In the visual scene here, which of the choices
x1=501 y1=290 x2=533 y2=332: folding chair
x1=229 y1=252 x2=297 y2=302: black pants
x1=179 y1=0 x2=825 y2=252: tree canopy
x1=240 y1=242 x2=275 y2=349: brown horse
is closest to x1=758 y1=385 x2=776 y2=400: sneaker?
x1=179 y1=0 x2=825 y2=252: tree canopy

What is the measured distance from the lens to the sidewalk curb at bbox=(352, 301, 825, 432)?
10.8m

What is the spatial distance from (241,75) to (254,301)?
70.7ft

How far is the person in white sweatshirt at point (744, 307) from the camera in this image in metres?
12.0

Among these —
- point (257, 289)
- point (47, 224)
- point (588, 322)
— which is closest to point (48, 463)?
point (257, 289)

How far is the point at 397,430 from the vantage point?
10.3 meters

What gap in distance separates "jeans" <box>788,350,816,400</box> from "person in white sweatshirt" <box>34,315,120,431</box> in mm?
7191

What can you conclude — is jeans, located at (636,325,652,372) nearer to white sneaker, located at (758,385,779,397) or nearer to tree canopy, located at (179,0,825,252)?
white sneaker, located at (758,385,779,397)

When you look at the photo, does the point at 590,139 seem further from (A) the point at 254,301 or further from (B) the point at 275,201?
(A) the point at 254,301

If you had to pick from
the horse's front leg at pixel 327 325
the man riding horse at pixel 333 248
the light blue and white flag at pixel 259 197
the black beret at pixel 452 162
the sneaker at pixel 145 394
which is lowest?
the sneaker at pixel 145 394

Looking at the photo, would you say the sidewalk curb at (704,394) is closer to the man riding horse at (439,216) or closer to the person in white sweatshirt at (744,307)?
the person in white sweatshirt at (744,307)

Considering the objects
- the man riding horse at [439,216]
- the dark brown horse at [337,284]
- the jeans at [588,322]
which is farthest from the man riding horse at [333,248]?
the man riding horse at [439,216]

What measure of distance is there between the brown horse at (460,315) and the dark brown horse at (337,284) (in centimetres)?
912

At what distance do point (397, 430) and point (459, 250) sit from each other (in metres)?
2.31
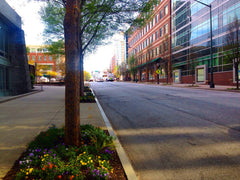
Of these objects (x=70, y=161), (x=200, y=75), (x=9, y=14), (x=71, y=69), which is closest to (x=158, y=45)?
(x=200, y=75)

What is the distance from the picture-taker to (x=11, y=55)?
16.8m

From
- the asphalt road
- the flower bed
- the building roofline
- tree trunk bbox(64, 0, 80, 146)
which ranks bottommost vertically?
the asphalt road

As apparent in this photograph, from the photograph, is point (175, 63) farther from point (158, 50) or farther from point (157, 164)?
point (157, 164)

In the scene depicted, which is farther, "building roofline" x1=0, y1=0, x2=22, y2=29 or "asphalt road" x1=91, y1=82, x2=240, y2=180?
"building roofline" x1=0, y1=0, x2=22, y2=29

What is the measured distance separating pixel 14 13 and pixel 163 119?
52.7 feet

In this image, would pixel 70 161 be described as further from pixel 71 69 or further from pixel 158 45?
pixel 158 45

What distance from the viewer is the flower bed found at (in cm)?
266

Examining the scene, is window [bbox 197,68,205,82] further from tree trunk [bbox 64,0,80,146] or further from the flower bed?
tree trunk [bbox 64,0,80,146]

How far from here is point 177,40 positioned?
132 ft

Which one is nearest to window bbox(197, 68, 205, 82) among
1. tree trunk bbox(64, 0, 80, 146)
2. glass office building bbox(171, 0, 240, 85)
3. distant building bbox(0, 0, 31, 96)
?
glass office building bbox(171, 0, 240, 85)

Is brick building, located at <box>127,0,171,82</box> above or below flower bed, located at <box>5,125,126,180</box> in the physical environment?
above

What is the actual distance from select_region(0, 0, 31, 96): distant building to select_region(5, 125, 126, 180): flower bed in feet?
45.3

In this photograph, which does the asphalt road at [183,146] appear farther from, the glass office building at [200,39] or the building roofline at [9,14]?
the glass office building at [200,39]

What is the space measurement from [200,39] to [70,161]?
34.0 m
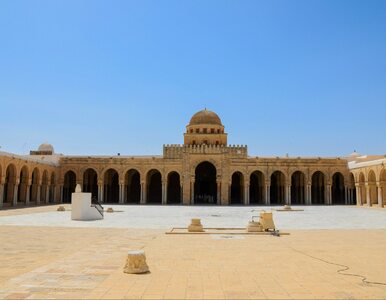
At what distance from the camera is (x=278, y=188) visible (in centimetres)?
4419

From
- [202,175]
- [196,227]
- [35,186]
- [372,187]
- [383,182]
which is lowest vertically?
[196,227]

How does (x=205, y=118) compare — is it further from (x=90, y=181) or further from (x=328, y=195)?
(x=328, y=195)

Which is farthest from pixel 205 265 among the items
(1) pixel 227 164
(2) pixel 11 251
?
(1) pixel 227 164

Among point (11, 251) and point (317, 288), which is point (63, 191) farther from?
point (317, 288)

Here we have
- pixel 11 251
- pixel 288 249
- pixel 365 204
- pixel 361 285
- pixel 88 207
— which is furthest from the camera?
pixel 365 204

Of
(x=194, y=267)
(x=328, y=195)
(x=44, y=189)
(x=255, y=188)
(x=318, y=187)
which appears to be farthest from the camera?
(x=255, y=188)

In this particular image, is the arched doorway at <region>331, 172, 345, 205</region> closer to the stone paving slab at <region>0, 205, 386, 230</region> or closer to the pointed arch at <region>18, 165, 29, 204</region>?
the stone paving slab at <region>0, 205, 386, 230</region>

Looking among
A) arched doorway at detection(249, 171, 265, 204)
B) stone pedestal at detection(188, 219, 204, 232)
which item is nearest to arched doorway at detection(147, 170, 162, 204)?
arched doorway at detection(249, 171, 265, 204)

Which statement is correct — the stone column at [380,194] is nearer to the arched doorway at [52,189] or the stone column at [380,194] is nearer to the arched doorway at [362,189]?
the arched doorway at [362,189]

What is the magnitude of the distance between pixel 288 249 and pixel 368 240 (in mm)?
3500

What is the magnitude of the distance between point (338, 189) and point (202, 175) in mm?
16214

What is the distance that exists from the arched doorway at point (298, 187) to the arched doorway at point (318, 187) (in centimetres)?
161

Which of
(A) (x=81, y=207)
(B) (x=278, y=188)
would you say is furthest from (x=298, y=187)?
(A) (x=81, y=207)

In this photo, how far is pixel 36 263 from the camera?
7949mm
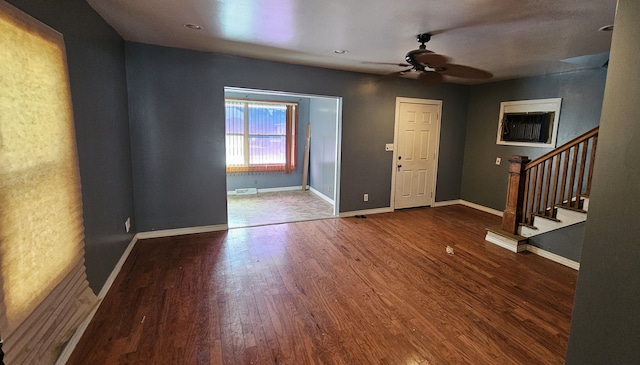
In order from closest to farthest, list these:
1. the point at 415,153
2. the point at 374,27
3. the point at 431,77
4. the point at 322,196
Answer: the point at 374,27 < the point at 431,77 < the point at 415,153 < the point at 322,196

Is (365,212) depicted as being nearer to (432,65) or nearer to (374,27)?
(432,65)

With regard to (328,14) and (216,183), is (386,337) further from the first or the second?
(216,183)

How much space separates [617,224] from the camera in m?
1.04

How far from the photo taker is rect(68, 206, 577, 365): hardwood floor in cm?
195

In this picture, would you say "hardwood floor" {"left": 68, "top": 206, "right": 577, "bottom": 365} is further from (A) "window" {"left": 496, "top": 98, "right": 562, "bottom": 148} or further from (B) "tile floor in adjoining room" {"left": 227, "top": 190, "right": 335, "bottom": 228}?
(A) "window" {"left": 496, "top": 98, "right": 562, "bottom": 148}

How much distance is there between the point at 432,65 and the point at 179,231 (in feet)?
12.3

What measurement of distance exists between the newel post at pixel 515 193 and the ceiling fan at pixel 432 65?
54.2 inches

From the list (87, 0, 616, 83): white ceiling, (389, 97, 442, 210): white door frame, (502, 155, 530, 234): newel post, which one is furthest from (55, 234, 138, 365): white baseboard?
(502, 155, 530, 234): newel post

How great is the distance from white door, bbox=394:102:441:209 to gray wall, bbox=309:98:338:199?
4.18 feet

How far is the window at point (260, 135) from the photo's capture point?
6504 mm

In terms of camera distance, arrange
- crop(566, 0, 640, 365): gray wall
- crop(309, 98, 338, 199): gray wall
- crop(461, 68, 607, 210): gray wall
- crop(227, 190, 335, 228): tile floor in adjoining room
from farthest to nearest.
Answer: crop(309, 98, 338, 199): gray wall < crop(227, 190, 335, 228): tile floor in adjoining room < crop(461, 68, 607, 210): gray wall < crop(566, 0, 640, 365): gray wall

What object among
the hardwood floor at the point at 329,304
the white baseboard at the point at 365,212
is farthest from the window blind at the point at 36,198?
the white baseboard at the point at 365,212

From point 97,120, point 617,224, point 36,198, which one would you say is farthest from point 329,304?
point 97,120

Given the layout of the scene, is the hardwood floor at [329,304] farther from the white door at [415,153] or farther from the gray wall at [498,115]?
the gray wall at [498,115]
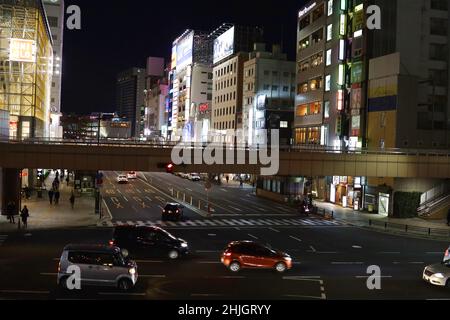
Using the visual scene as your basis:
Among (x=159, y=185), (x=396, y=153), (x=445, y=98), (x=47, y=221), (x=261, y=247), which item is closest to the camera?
(x=261, y=247)

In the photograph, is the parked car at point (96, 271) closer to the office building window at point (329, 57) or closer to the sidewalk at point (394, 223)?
the sidewalk at point (394, 223)

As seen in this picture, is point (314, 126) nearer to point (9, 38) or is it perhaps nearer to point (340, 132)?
point (340, 132)

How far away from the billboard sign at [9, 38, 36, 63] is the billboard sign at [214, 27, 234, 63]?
63947 mm

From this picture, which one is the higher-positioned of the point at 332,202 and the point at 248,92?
the point at 248,92

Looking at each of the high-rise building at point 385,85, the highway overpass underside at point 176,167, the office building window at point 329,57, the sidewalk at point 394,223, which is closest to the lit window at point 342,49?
the high-rise building at point 385,85

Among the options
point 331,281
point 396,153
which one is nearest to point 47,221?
point 331,281

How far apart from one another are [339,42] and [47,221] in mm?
42002

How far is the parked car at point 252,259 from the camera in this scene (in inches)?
1053

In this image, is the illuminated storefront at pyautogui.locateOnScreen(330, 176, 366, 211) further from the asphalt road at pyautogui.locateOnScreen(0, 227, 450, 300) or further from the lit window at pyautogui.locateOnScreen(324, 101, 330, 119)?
the asphalt road at pyautogui.locateOnScreen(0, 227, 450, 300)

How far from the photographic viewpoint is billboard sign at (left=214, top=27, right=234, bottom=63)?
409 feet

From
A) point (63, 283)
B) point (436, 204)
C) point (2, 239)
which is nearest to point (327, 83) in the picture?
point (436, 204)

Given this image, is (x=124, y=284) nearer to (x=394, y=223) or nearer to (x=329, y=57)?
(x=394, y=223)

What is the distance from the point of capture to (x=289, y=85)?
10869 centimetres

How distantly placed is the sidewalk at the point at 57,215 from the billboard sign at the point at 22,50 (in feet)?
53.5
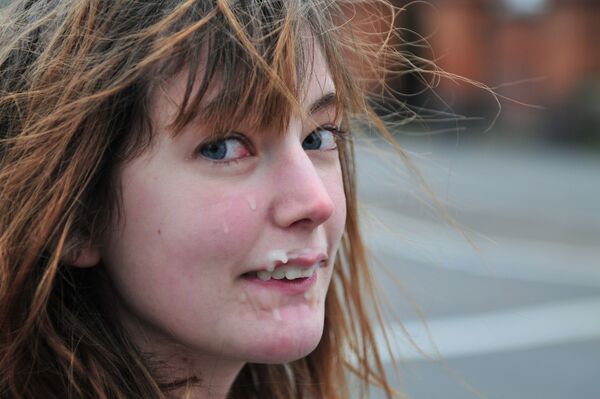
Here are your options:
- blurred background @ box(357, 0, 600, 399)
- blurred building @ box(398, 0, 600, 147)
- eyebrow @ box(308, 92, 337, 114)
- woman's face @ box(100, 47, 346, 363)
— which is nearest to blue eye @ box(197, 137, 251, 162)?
woman's face @ box(100, 47, 346, 363)

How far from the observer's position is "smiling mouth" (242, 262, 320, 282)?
197 cm

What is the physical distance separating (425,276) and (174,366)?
967cm

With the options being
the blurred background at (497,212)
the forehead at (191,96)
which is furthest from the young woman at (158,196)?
the blurred background at (497,212)

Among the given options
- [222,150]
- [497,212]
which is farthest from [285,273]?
[497,212]

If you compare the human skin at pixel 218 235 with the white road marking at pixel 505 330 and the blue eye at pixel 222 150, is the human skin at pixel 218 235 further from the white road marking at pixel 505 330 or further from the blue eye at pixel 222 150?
the white road marking at pixel 505 330

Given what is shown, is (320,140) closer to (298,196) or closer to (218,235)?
(298,196)

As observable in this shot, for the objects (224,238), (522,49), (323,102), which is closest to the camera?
(224,238)

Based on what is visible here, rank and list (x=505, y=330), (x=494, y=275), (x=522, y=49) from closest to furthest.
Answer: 1. (x=505, y=330)
2. (x=494, y=275)
3. (x=522, y=49)

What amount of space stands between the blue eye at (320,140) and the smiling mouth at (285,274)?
0.27m

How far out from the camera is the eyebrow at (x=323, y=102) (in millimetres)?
2107

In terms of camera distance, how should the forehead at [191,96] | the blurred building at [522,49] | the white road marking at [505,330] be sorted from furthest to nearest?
the blurred building at [522,49] < the white road marking at [505,330] < the forehead at [191,96]

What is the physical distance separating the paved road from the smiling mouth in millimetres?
732

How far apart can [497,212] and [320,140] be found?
1371 centimetres

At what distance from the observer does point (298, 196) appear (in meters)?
1.96
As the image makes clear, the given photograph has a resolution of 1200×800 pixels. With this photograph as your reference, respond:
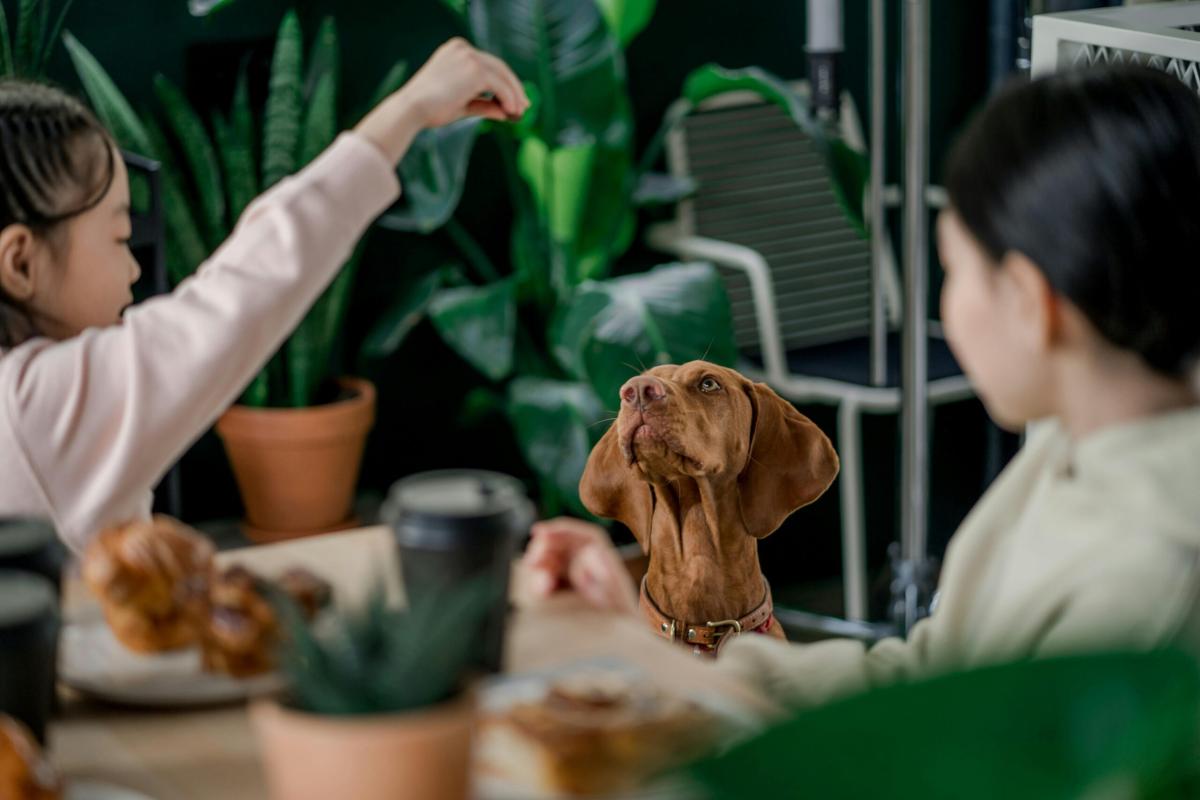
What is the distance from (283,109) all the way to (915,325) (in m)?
1.20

::::

**AIM**
Here the job is to quote the lines from the one with "How far from the observer's" through the end of the material, both included, exactly; please skip the pictures.

**EXPECTED ANSWER**
How far from the observer's position is "smiling mouth" (242, 262, 320, 282)?
197 cm

What is the physical distance separating (425,276) and (174,366)?
967cm

With the options being
the blurred background at (497,212)
the forehead at (191,96)
which is furthest from the young woman at (158,196)?
the blurred background at (497,212)

Among the given options
- [222,150]
- [497,212]
which is farthest from [285,273]?
[497,212]

If you compare the human skin at pixel 218 235 with the white road marking at pixel 505 330 and the blue eye at pixel 222 150, is the human skin at pixel 218 235 further from the white road marking at pixel 505 330 or further from the blue eye at pixel 222 150?
the white road marking at pixel 505 330

Given what is shown, is (320,140) closer to (298,196) or closer to (218,235)?
(298,196)

As observable in this shot, for the objects (224,238), (522,49), (323,102), which is closest to the camera?
(224,238)

Based on what is visible here, rank and list (x=505, y=330), (x=494, y=275), (x=522, y=49) from closest to furthest.
Answer: 1. (x=505, y=330)
2. (x=494, y=275)
3. (x=522, y=49)

What amount of space stands between the blue eye at (320,140) and the smiling mouth at (285,274)?
0.27m

How far out from the camera is the eyebrow at (x=323, y=102) (in millimetres)?
2107

In terms of camera distance, how should the forehead at [191,96] | the blurred building at [522,49] | the white road marking at [505,330] be sorted from furthest to nearest?
the blurred building at [522,49] < the white road marking at [505,330] < the forehead at [191,96]

What is the physical distance separating the paved road from the smiling mouth in millimetres?
732

How far apart can [497,212] and [320,140] be found?
1371 centimetres

At what distance from the observer does point (298, 196) appear (in meters)?
1.96
As the image makes clear, the given photograph has a resolution of 1200×800 pixels. With this photograph as your reference, respond:
What is the distance from (283,109) all the way to (915,325) (in m)?
1.20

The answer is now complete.